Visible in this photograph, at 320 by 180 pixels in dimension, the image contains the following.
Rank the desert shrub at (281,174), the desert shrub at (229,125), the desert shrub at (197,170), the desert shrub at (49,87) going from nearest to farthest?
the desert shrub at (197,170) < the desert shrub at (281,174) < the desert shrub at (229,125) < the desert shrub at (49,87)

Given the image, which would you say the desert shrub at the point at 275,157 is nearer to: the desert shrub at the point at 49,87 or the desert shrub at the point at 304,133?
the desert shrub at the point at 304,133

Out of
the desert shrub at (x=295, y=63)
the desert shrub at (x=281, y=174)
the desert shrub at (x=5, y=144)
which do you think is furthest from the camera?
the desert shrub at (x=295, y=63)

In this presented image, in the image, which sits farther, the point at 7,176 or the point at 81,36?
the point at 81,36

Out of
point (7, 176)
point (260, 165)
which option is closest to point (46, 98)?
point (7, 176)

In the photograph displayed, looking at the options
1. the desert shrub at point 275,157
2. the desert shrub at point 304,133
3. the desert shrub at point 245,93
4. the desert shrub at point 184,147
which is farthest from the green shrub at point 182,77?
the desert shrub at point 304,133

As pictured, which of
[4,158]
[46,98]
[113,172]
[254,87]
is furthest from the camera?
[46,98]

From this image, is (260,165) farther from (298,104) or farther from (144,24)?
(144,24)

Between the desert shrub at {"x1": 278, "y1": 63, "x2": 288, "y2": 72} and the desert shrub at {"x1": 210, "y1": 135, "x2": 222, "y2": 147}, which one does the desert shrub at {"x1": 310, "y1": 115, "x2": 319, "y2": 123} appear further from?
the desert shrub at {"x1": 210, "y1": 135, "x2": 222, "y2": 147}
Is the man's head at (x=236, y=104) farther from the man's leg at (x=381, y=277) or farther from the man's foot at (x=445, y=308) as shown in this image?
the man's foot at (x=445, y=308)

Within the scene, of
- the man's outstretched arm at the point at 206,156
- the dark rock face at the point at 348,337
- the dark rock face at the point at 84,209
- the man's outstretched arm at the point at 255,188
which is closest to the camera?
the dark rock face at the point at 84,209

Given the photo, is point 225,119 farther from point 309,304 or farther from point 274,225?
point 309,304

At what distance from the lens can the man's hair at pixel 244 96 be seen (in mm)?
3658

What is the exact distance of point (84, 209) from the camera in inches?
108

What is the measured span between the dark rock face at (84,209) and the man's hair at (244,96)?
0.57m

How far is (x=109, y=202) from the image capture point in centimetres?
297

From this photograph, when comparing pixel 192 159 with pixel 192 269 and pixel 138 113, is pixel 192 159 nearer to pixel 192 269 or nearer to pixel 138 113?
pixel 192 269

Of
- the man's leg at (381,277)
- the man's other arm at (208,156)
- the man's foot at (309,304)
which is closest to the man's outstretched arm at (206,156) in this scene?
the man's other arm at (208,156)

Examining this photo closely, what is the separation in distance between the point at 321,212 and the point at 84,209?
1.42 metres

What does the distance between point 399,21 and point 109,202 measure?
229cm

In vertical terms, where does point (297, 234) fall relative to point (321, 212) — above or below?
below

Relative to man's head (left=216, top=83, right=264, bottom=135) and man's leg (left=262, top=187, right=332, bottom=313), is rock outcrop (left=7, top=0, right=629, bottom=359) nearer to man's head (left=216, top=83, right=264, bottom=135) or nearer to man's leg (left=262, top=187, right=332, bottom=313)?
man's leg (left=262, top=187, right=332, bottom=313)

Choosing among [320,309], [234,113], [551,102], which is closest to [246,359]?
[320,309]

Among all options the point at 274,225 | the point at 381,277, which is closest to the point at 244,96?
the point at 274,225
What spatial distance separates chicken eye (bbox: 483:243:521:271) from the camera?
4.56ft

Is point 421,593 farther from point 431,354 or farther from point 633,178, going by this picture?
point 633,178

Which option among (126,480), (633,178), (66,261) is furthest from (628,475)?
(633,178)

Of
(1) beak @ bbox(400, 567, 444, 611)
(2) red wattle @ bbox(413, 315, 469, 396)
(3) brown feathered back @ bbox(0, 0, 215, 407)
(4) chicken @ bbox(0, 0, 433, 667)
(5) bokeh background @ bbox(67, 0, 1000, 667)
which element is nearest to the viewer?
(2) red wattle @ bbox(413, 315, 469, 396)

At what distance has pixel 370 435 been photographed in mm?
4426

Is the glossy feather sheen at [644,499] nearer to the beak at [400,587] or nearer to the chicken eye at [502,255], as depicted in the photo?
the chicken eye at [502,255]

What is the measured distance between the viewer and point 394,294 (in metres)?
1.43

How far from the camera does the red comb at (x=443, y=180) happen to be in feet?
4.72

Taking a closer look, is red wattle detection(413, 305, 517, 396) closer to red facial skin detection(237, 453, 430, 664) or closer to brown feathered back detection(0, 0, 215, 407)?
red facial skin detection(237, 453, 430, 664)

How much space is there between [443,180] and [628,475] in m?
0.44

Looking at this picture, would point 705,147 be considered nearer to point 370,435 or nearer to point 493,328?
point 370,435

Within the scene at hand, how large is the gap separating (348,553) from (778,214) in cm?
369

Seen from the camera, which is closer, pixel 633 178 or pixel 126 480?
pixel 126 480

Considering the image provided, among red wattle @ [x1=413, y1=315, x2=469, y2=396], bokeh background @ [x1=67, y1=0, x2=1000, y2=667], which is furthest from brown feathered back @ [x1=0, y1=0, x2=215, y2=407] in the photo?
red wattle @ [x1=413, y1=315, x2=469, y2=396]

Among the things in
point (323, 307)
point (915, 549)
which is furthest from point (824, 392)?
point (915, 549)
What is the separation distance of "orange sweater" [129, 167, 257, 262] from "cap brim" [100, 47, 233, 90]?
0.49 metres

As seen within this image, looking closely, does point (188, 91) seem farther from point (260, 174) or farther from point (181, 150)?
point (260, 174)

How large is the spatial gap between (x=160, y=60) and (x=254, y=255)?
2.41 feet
···
WHAT YOU NEED TO DO: Please edit all of the records above, changing each "the camera" to "the viewer" and leaving everything else as it is.

IN RESPONSE:
Visible in this photograph, at 320 by 180 pixels in dimension, the image contains the following.
Rank the desert shrub at (281,174), the desert shrub at (229,125), the desert shrub at (197,170), the desert shrub at (49,87) going from nearest to farthest?
the desert shrub at (197,170) < the desert shrub at (281,174) < the desert shrub at (229,125) < the desert shrub at (49,87)

Given the image, which would you say the desert shrub at the point at 275,157 is nearer to: the desert shrub at the point at 49,87 or the desert shrub at the point at 304,133?
the desert shrub at the point at 304,133

Out of
the desert shrub at (x=295, y=63)
the desert shrub at (x=281, y=174)
the desert shrub at (x=5, y=144)
which do you think is furthest from the viewer?
the desert shrub at (x=295, y=63)

In this presented image, in the image, which sits farther, the point at 7,176 or the point at 81,36?
the point at 81,36

Out of
point (7, 176)
point (260, 165)
which option is closest to point (46, 98)?
point (7, 176)

In the photograph displayed, looking at the options
1. the desert shrub at point 275,157
2. the desert shrub at point 304,133
3. the desert shrub at point 245,93
4. the desert shrub at point 184,147
which is farthest from the green shrub at point 182,77?
the desert shrub at point 304,133

As pictured, which of
[4,158]
[46,98]
[113,172]
[254,87]
is furthest from the viewer?
[46,98]

From this image, is (260,165) farther from (298,104) or farther from (144,24)?
(144,24)

Between the desert shrub at {"x1": 278, "y1": 63, "x2": 288, "y2": 72} and the desert shrub at {"x1": 210, "y1": 135, "x2": 222, "y2": 147}, which one does the desert shrub at {"x1": 310, "y1": 115, "x2": 319, "y2": 123} appear further from?
the desert shrub at {"x1": 210, "y1": 135, "x2": 222, "y2": 147}
Is the man's head at (x=236, y=104) farther from the man's leg at (x=381, y=277) or farther from the man's foot at (x=445, y=308) as shown in this image?
the man's foot at (x=445, y=308)

Within the scene, of
- the man's outstretched arm at the point at 206,156
- the dark rock face at the point at 348,337
- the dark rock face at the point at 84,209
- the man's outstretched arm at the point at 255,188
which is closest to the viewer?
the dark rock face at the point at 84,209

Given the photo, is point 225,119 farther from point 309,304 or farther from point 274,225?
point 309,304

At what distance from the lens can the man's hair at pixel 244 96 be seen (in mm)?
3658

What is the exact distance of point (84, 209) from the viewer in inches?
108

What is the measured span between the dark rock face at (84,209) and the man's hair at (244,96)?
0.57m

How far is (x=109, y=202) from the image capture point in centimetres?
297

From this photograph, when comparing pixel 192 159 with pixel 192 269 and pixel 138 113, is pixel 192 159 nearer to pixel 192 269 or nearer to pixel 138 113?
pixel 192 269

Of
- the man's leg at (381,277)
- the man's other arm at (208,156)
- the man's foot at (309,304)
which is closest to the man's outstretched arm at (206,156) in this scene?
the man's other arm at (208,156)

Examining this photo closely, what is the separation in distance between the point at 321,212 and the point at 84,209?
1.42 metres

What does the distance between point 399,21 and point 109,202 measure?
229cm

In vertical terms, where does point (297, 234) fall relative to point (321, 212) — above or below?
below

Relative to man's head (left=216, top=83, right=264, bottom=135) and man's leg (left=262, top=187, right=332, bottom=313), is rock outcrop (left=7, top=0, right=629, bottom=359) nearer to man's head (left=216, top=83, right=264, bottom=135) or nearer to man's leg (left=262, top=187, right=332, bottom=313)?
man's leg (left=262, top=187, right=332, bottom=313)

Choosing among [320,309], [234,113], [551,102], which is closest to [246,359]?
[320,309]

Among all options the point at 274,225 | the point at 381,277, which is closest to the point at 244,96?
the point at 274,225
What spatial distance separates chicken eye (bbox: 483:243:521:271) from the viewer?
4.56ft

Is point 421,593 farther from point 431,354 or farther from point 633,178, going by this picture?
point 633,178

Which option among (126,480), (633,178), (66,261) is furthest from (628,475)?
(633,178)

Of
(1) beak @ bbox(400, 567, 444, 611)
(2) red wattle @ bbox(413, 315, 469, 396)
(3) brown feathered back @ bbox(0, 0, 215, 407)
(4) chicken @ bbox(0, 0, 433, 667)
(5) bokeh background @ bbox(67, 0, 1000, 667)
which element is nearest to the viewer?
(2) red wattle @ bbox(413, 315, 469, 396)

At what distance has pixel 370 435 been photographed in mm?
4426

Is the glossy feather sheen at [644,499] nearer to the beak at [400,587] or nearer to the chicken eye at [502,255], as depicted in the photo?
the chicken eye at [502,255]

What is the measured distance between the viewer and point 394,294 (in metres)?
1.43

How far from the viewer does the red comb at (x=443, y=180) happen to be in feet?
4.72

Taking a closer look, is red wattle detection(413, 305, 517, 396) closer to red facial skin detection(237, 453, 430, 664) or closer to brown feathered back detection(0, 0, 215, 407)?
red facial skin detection(237, 453, 430, 664)

How much space is there between [443,180] and [628,475] in m?
0.44

Looking at this picture, would point 705,147 be considered nearer to point 370,435 or nearer to point 493,328?
point 370,435

Within the scene at hand, how large is the gap separating (348,553) from (778,214) in cm?
369

Seen from the viewer, which is closer, pixel 633 178 or pixel 126 480?
pixel 126 480

Considering the image provided, among red wattle @ [x1=413, y1=315, x2=469, y2=396], bokeh background @ [x1=67, y1=0, x2=1000, y2=667], which is furthest from brown feathered back @ [x1=0, y1=0, x2=215, y2=407] in the photo?
red wattle @ [x1=413, y1=315, x2=469, y2=396]

Among the things in
point (323, 307)
point (915, 549)
which is furthest from point (824, 392)?
point (915, 549)
What is the separation distance of "orange sweater" [129, 167, 257, 262] from "cap brim" [100, 47, 233, 90]?
0.49 metres

As seen within this image, looking closely, does point (188, 91) seem farther from point (260, 174) or farther from point (181, 150)?
point (260, 174)

How large is the spatial gap between (x=160, y=60) and (x=254, y=255)?
2.41 feet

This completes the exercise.